Marinha iraniana relata ação contra embarcações americanas; fontes divergem sobre ataque
A Marinha do Irã informou nesta segunda-feira, 4 de maio de 2026, que impediu que navios descritos como “americano-sionistas” ingressassem no Estreito de Ormuz. A TV estatal iraniana divulgou a ação, enquanto a agência semioficial Fars afirmou que dois mísseis acertaram um navio de guerra dos Estados Unidos nas proximidades de Jask, no Golfo de Omã, após o aparato militar norte-americano supostamente ignorar avisos iranianos.
Um alto funcionário norte-americano negou que uma embarcação dos EUA tenha sido atingida, conforme relato de um repórter do site Axios. A agência Reuters informou que não conseguiu verificar de forma independente os relatos sobre o ataque com mísseis.
O episódio ocorre em meio a uma escalada de tensão regional. O Irã havia alertado que as forças dos Estados Unidos não deveriam entrar na hidrovia estratégica após declarações do presidente Donald Trump, que anunciou que os EUA “guiariam” navios retidos no Golfo. Trump não detalhou o plano de assistência, apenas afirmou em publicação na sua conta que os países cujas embarcações estão presas receberiam escolta para deixar as rotas restritas e seguir com seus negócios.

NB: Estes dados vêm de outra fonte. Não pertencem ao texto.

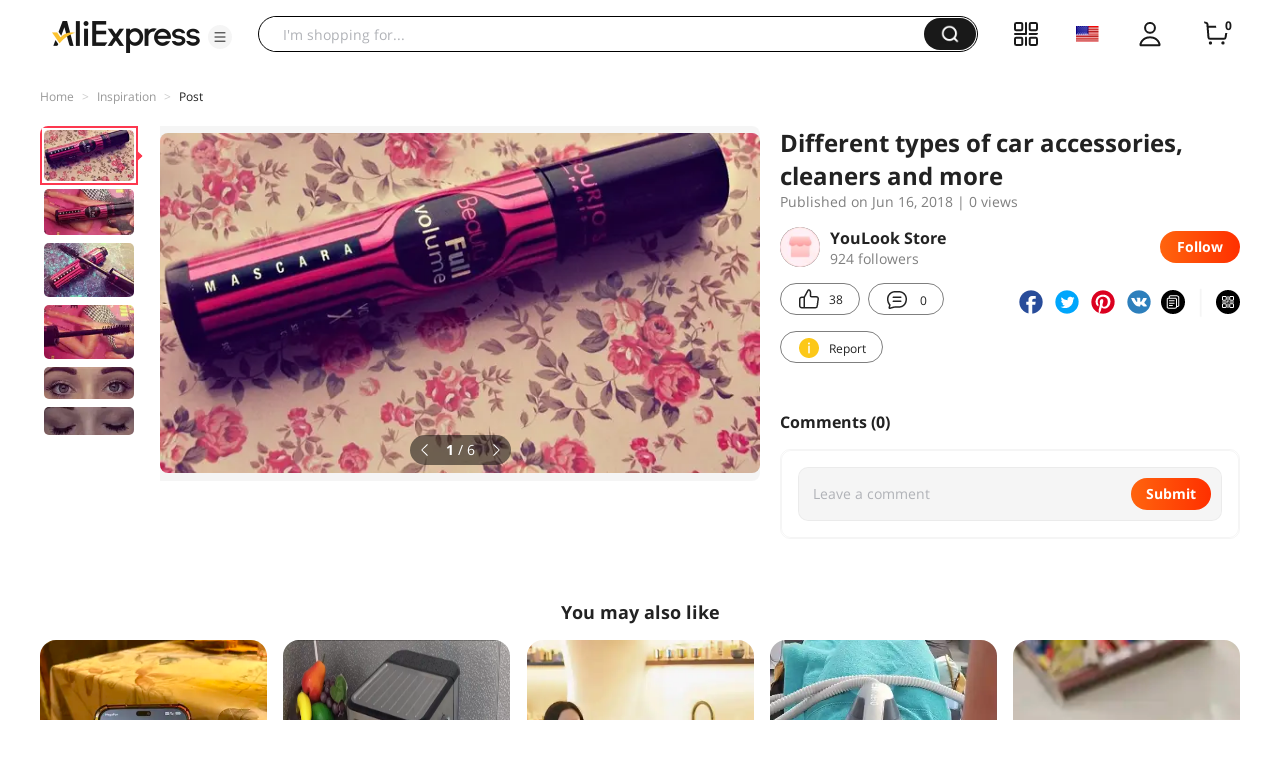

--- FILE ---
content_type: application/javascript
request_url: https://aplus.aliexpress.com/eg.js?t=1768733951782
body_size: 77
content:
window.goldlog=(window.goldlog||{});goldlog.Etag="AqvzIaXw4mgCAQOQA67IMmLd";goldlog.stag=2;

Autoridades iranianas também comunicaram advertências a navios comerciais e petroleiros, exigindo que qualquer movimento seja coordenado com as Forças Armadas do Irã. Ali Abdollahi, chefe do comando unificado iraniano, declarou que a segurança do Estreito de Ormuz está sob controle de Teerã e que a passagem segura exige coordenação com as forças do país. Abdollahi afirmou ainda que “quaisquer Forças Armadas estrangeiras, especialmente o agressivo Exército dos EUA, serão atacadas se tiverem a intenção de se aproximar e entrar no Estreito de Ormuz”.

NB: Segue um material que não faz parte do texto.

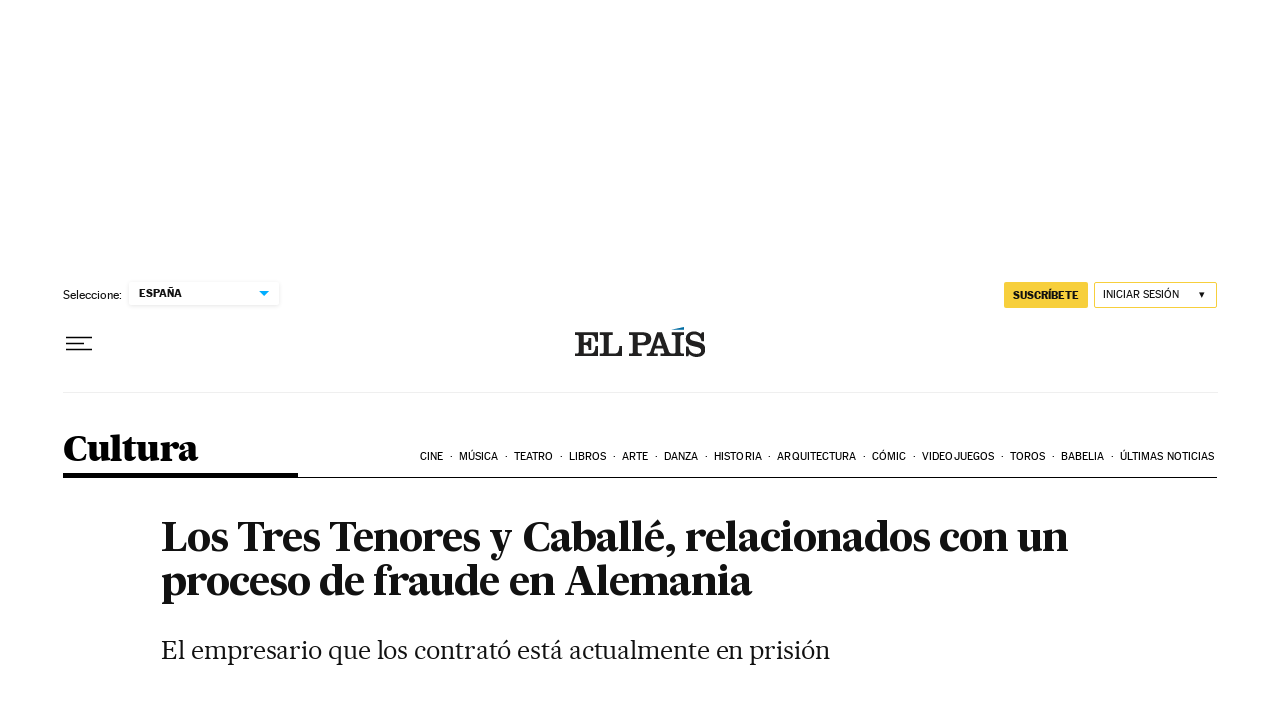

--- FILE ---
content_type: application/javascript; charset=utf-8
request_url: https://fundingchoicesmessages.google.com/f/AGSKWxU6kTDTLc-S-xp24ZhddS4IW5ZcmglU6LeJ86ZF0MrbK025pLDVfRJKnUrSKmcV9eEj6q55mvet42WxfPxNnPyrKiMTa6HnopE_rFebTr44CDfJVBOT2G1sm69r0Acs228exkE=?fccs=W251bGwsbnVsbCxudWxsLG51bGwsbnVsbCxudWxsLFsxNzY4NDkyNTg5LDQzMzAwMDAwMF0sbnVsbCxudWxsLG51bGwsW251bGwsWzcsNl0sbnVsbCxudWxsLG51bGwsbnVsbCxudWxsLG51bGwsbnVsbCxudWxsLG51bGwsMV0sImh0dHBzOi8vZWxwYWlzLmNvbS9kaWFyaW8vMTk5OC8xMS8xNC9jdWx0dXJhLzkxMDk5ODAxMF84NTAyMTUuaHRtbCIsbnVsbCxbWzgsIk05bGt6VWFaRHNnIl0sWzksImVuLVVTIl0sWzE2LCJbMSwxLDFdIl0sWzE5LCIyIl0sWzE3LCJbMF0iXSxbMjQsIiJdLFsyOSwiZmFsc2UiXV1d
body_size: 103
content:
if (typeof __googlefc.fcKernelManager.run === 'function') {"use strict";this.default_ContributorServingResponseClientJs=this.default_ContributorServingResponseClientJs||{};(function(_){var window=this;
try{
var np=function(a){this.A=_.t(a)};_.u(np,_.J);var op=function(a){this.A=_.t(a)};_.u(op,_.J);op.prototype.getWhitelistStatus=function(){return _.F(this,2)};var pp=function(a){this.A=_.t(a)};_.u(pp,_.J);var qp=_.Zc(pp),rp=function(a,b,c){this.B=a;this.j=_.A(b,np,1);this.l=_.A(b,_.Nk,3);this.F=_.A(b,op,4);a=this.B.location.hostname;this.D=_.Dg(this.j,2)&&_.O(this.j,2)!==""?_.O(this.j,2):a;a=new _.Og(_.Ok(this.l));this.C=new _.bh(_.q.document,this.D,a);this.console=null;this.o=new _.jp(this.B,c,a)};
rp.prototype.run=function(){if(_.O(this.j,3)){var a=this.C,b=_.O(this.j,3),c=_.dh(a),d=new _.Ug;b=_.fg(d,1,b);c=_.C(c,1,b);_.hh(a,c)}else _.eh(this.C,"FCNEC");_.lp(this.o,_.A(this.l,_.Ae,1),this.l.getDefaultConsentRevocationText(),this.l.getDefaultConsentRevocationCloseText(),this.l.getDefaultConsentRevocationAttestationText(),this.D);_.mp(this.o,_.F(this.F,1),this.F.getWhitelistStatus());var e;a=(e=this.B.googlefc)==null?void 0:e.__executeManualDeployment;a!==void 0&&typeof a==="function"&&_.Qo(this.o.G,
"manualDeploymentApi")};var sp=function(){};sp.prototype.run=function(a,b,c){var d;return _.v(function(e){d=qp(b);(new rp(a,d,c)).run();return e.return({})})};_.Rk(7,new sp);
}catch(e){_._DumpException(e)}
}).call(this,this.default_ContributorServingResponseClientJs);
// Google Inc.

//# sourceURL=/_/mss/boq-content-ads-contributor/_/js/k=boq-content-ads-contributor.ContributorServingResponseClientJs.en_US.M9lkzUaZDsg.es5.O/d=1/exm=ad_blocking_detection_executable,kernel_loader,loader_js_executable/ed=1/rs=AJlcJMzanTQvnnVdXXtZinnKRQ21NfsPog/m=cookie_refresh_executable
__googlefc.fcKernelManager.run('\x5b\x5b\x5b7,\x22\x5b\x5bnull,\\\x22elpais.com\\\x22,\\\x22AKsRol-nla-SpaZUevqrUWPagR9yAH6eOVsT6mND7xOWgglgvpvfBflVEzS-L6y9L5gP4yDtStLgAbBSYNqaNUymCTMrIhbImtWRrPmSQTLQtV1vx7QPIW3JLYMwGHfkObMe9FO11-BYf6ShMsY8xdU0W4t90pS4fg\\\\u003d\\\\u003d\\\x22\x5d,null,\x5b\x5bnull,null,null,\\\x22https:\/\/fundingchoicesmessages.google.com\/f\/AGSKWxW3vSBPM_TbcpaH-IUBWGx4EAQnxJDFe83282yQMKOFV3kpFFoqjb9ZklSbUcAGHagAkCcfhFcApUs3Z_EDs7zINHMbqtXdxsg0jrCrNz9wv_iy2jJtLYQNUVKy_qOuzs7iLvs\\\\u003d\\\x22\x5d,null,null,\x5bnull,null,null,\\\x22https:\/\/fundingchoicesmessages.google.com\/el\/AGSKWxWga-yXdTFa8j0SSXQgDkx9udM6h-n9DAT3PHn2IwD5efxPvQZv_fM4ixS5CObS1sxfDD9lmadjY3GDPdtZ9r9WW2NQgnR-OeLPm5c6O7lq1WTlW-bifTTe57Lcc8VeFzPoFcc\\\\u003d\\\x22\x5d,null,\x5bnull,\x5b7,6\x5d,null,null,null,null,null,null,null,null,null,1\x5d\x5d,\x5b3,1\x5d\x5d\x22\x5d\x5d,\x5bnull,null,null,\x22https:\/\/fundingchoicesmessages.google.com\/f\/AGSKWxXp-gzDHQi3ZUone3YDbars5nBsMwY1kAUrfiLrW6Lqp98uWYNw1HjzG08wIgGX5jYnzJuEmK6P3-I_THtVOncOG9TH-OvvV2gZBZy26u2LUNobFb1J3waVPAhsBIJkPpr2NBo\\u003d\x22\x5d\x5d');}

--- FILE ---
content_type: application/javascript; charset=utf-8
request_url: https://fundingchoicesmessages.google.com/f/AGSKWxUsx-h3CaSeIsXBQGSk0L-0pavhlzDGVAU1nolcJZQbD4vvJ_qi8TgLjLgUVffnpG54ZK8PuI4HZBv4ij4sF-5eM1msZyfoKSihvoqCdm_dZyurh8fE5Y4Hr6depasu3nN8AlPEg08LJQEi3Et0g9_W_TR_iZ5xiogInSGv83h0i74d28doP-ifGm0n/_/txt_ad./park_html_functions_general.js-ad-server//728_90n._googlead.
body_size: -1293
content:
window['a4fef7c8-1738-411e-982e-83656a3d78f6'] = true;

Desde o início da guerra, o Irã bloqueou quase todos os navios que entram e saem do Golfo, exceto os seus próprios, segundo informações oficiais, afetando cerca de um quinto das remessas mundiais de petróleo e gás e contribuindo para alta de preços em torno de 50% ou mais.

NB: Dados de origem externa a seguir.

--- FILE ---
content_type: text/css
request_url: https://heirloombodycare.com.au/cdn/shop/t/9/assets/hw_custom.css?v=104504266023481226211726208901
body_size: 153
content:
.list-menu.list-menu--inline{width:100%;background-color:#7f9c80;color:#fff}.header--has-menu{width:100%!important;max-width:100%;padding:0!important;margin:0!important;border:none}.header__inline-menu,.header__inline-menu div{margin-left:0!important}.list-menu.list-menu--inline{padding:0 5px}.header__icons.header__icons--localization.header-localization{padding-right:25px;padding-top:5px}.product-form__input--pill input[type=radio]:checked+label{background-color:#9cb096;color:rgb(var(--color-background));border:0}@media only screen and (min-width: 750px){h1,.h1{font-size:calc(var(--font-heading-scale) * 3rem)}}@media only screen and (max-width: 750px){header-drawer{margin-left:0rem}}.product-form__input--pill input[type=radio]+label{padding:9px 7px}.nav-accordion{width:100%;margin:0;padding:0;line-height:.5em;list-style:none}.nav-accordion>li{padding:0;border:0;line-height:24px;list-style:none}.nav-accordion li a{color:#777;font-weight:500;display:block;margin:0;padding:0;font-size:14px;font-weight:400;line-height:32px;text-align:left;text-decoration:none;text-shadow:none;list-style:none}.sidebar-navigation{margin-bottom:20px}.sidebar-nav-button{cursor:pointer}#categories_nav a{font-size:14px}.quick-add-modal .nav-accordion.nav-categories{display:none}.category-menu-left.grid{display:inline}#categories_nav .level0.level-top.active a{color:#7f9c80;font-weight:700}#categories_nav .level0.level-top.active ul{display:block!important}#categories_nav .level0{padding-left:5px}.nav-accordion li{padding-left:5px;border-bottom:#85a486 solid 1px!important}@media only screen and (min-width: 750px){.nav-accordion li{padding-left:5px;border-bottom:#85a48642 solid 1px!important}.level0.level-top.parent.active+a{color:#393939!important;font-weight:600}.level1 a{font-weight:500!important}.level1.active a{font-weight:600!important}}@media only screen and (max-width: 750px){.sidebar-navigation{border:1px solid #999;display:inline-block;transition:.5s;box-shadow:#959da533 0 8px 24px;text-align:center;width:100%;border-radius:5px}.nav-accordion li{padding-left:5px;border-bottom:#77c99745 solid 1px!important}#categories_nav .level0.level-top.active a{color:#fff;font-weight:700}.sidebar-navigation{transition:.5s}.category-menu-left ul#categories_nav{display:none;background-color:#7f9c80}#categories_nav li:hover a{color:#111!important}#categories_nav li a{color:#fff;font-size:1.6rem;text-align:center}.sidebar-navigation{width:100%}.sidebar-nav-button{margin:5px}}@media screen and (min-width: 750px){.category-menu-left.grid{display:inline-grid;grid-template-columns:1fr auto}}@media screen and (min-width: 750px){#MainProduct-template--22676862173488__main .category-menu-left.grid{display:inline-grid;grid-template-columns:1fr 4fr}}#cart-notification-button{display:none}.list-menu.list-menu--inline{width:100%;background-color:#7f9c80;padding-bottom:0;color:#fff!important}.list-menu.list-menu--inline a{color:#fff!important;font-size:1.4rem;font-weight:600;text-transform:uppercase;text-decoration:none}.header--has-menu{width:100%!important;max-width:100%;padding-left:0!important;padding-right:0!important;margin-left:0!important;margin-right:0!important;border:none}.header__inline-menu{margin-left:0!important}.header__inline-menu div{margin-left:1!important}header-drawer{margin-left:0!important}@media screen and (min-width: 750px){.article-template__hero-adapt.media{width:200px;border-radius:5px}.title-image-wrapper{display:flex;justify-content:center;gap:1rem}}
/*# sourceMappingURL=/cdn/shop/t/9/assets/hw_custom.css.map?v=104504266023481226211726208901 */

O Comando Central dos EUA (Centcom), por sua vez, declarou que mantém um bloqueio aos portos iranianos como forma de pressão sobre Teerã e informou que apoiará uma operação de resgate com 15 mil militares, mais de 100 aeronaves, além de navios de guerra e drones. Em comunicado, o almirante Brad Cooper afirmou que esse apoio é “essencial para a segurança regional e a economia global”, enquanto os EUA continuam o bloqueio naval.
As informações sobre o suposto acerto por mísseis e eventuais danos ou vítimas seguem sem verificação independente.